Zuriat Raja Metar Bilad Deli Temukan Makam Raja Ke-4
Inilah makam Tuanku Gabal ibni Nabab dan Permaisuri NIP ibni Sultan Muhammad Abdul Djalil Mujafarsyah (Siak) yang ditemukan di komplek Masjid Al-Mukarromah Jalan Teluk Haru Martubung Kecamatan Medan Labuhan, Kota Medan.
MEDAN: koranmedan.com
Tengku Muhammad Fauzi,S.Kom, MH Ibni T.engku Zaini gelar Al-Mulk Akbar Syah Raja Kejeruan Metar Bilad Deli XI bersama Kezuriatan (keturunan), Datok perangkat dan Dr.Suprayitno Dosen Pascasarjana Universitas Sumatera Utara (USU) yang juga ahli sejarawan di Sumut dan Ketua Sejarawan Indonesia Sumut, Sabtu 19 Agustus 2023 mengunjungi dan meneliti makam kuno yang terdapat di kompleks Masjid Al-Mukarramah Jalan Teluk Haru Martubung Kecamatan Medan Labuhan, Kota Medan.
Menurut keterangan yang dihimpun di lokasi, tipologi makam dikenal dengan batu nisan yang didatangkan dari Aceh di perkirakan beratnya mencapai satu ton, digunakan sejak abad 17 &19 untuk makam ulama dan Raja Raja Aceh, sesuai dengan masa Kerajaan/Kejeruan Metar di Deli. Diperkirakan usianya 200 tahun.
Selain itu berdasar cerita secara turun temurun Kezuriatan terdapat makam Raja Metar berdampingan dengan permaisuri sebelah Utara berbatasan dengan Kejeruan Padang tidak diketahui keberadaannya.
Tak hanya itu makam kuno tersebut bentuk dan ukuran sama persis dengan ketiga makam raja-raja Metar yang ditemukan sebelumnya.
“Tak salah ini adalah makam Tuanku Gabal ibni Nabab dan Permaisuri NIP ibni Sultan Muhammad Abdul Djalil Mujafarsyah (Putri Siak),” ungkap salah seorang sesepuh Zuriat Kejeruan Metar Bilad Deli yang akrab disapa Tengku Ayah Intan (71 tahun) menegaskan.
Tengku Ayah Intan juga mengaku saat berusia enam tahun pernah diajak ayahnya berziarah ke makam tersebut namun karena masih kanak-kanak dia tidak ingat makam siapa dan letaknya dimana apalagi masa itu masih hutan.
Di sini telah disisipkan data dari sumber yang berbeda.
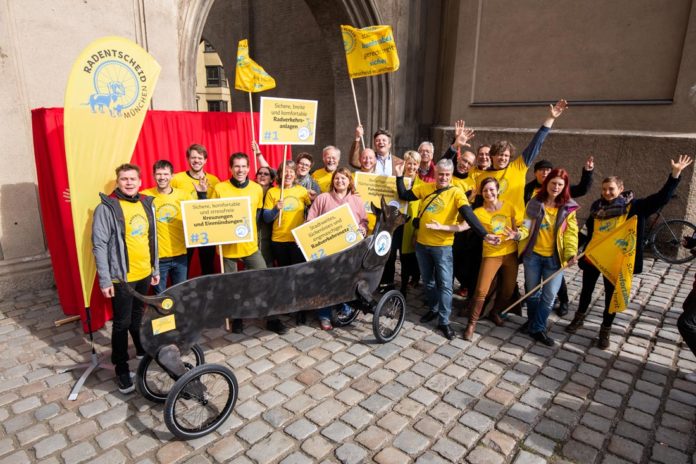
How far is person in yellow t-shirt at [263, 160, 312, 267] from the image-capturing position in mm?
4859

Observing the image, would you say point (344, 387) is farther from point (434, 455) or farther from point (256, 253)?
point (256, 253)

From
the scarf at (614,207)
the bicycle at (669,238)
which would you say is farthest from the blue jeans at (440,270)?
the bicycle at (669,238)

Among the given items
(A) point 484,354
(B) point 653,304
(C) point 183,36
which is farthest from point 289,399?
(C) point 183,36

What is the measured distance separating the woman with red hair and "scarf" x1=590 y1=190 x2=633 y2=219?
0.29m

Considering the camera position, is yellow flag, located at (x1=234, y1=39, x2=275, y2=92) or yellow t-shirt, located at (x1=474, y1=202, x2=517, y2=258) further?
yellow flag, located at (x1=234, y1=39, x2=275, y2=92)

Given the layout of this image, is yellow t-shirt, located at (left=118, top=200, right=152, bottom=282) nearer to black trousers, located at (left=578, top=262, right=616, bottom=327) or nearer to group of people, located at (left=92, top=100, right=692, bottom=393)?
group of people, located at (left=92, top=100, right=692, bottom=393)

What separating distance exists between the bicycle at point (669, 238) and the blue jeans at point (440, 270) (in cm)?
499

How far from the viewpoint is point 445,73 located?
10914 millimetres

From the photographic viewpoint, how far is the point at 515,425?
3.48 meters

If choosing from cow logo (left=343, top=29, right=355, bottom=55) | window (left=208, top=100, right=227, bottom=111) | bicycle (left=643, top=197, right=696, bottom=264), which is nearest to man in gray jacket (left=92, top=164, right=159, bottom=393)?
cow logo (left=343, top=29, right=355, bottom=55)

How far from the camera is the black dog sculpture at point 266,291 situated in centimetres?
327

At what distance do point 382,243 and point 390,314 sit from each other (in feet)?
2.75

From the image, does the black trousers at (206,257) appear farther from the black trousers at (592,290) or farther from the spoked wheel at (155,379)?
the black trousers at (592,290)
Kemudian usai Sholat Zhuhur Tuanku bersama masyarakat bersilaturahmi dan berdiskusi di pelataran masjid menjawab pertanyaan terkait makam tersebut.
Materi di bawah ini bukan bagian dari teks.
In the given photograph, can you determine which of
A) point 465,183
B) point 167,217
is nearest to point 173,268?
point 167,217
Tuanku juga mengisahkan secara panjang lebar asal usul moyang mereka berasal dari Hindia hingga menjadi Raja di Tanah Deli.
Salah seorang tokoh masyarakat Muhammad Muhyar yang juga Ketua BKM Masjid Al – Mukarromah menuturkan, sejak tahun 1976 sudah tinggal di sini, masa kanak-kanak sering bermain di area makam terdapat pohon Sentul sangat tinggi dan besar batangnya butuh tiga orang dewasa untuk memeluknya.
“Selama berpuluh-puluh tahun kami warga disini tidak tahu makam siapa, banyak versi mengatakan makam Datuk, ulama dll. Sampai saat ini ada saja orang dari luar datang berziarah, ” tuturnya.
BKM berterimakasih setelah kedatangan Raja Metar dan rombongan akhirnya hari ini tabir terungkap ternyata merupakan makam raja Kejeruan Metar Bilad Deli (KMBD) IV (ke-4) bernama Tuanku Gabal dan Permaisuri,” Ketua BKM Masjid Al – Mukarromah Muhammad Muhyar.
“Temuan ini harus segera dilaporkan ke Dinas Pendidikan dan Kebudayaan (Dikbud) Kota Medan agar segera ditetapkan sebagai Benda Cagar Budaya. Mengingat usia sudah lebih dua abad,” pesan ahli sejarawan USU Dr. Suprayitno.***(dt.adek)
Kezuriatan Kejeruan Metar Bilad Deli saat berdiskusi di teras Masjid Al-Mukarromah
Jalan Teluk Haru Martubung Kecamatan Medan Labuhan, Kota Medan.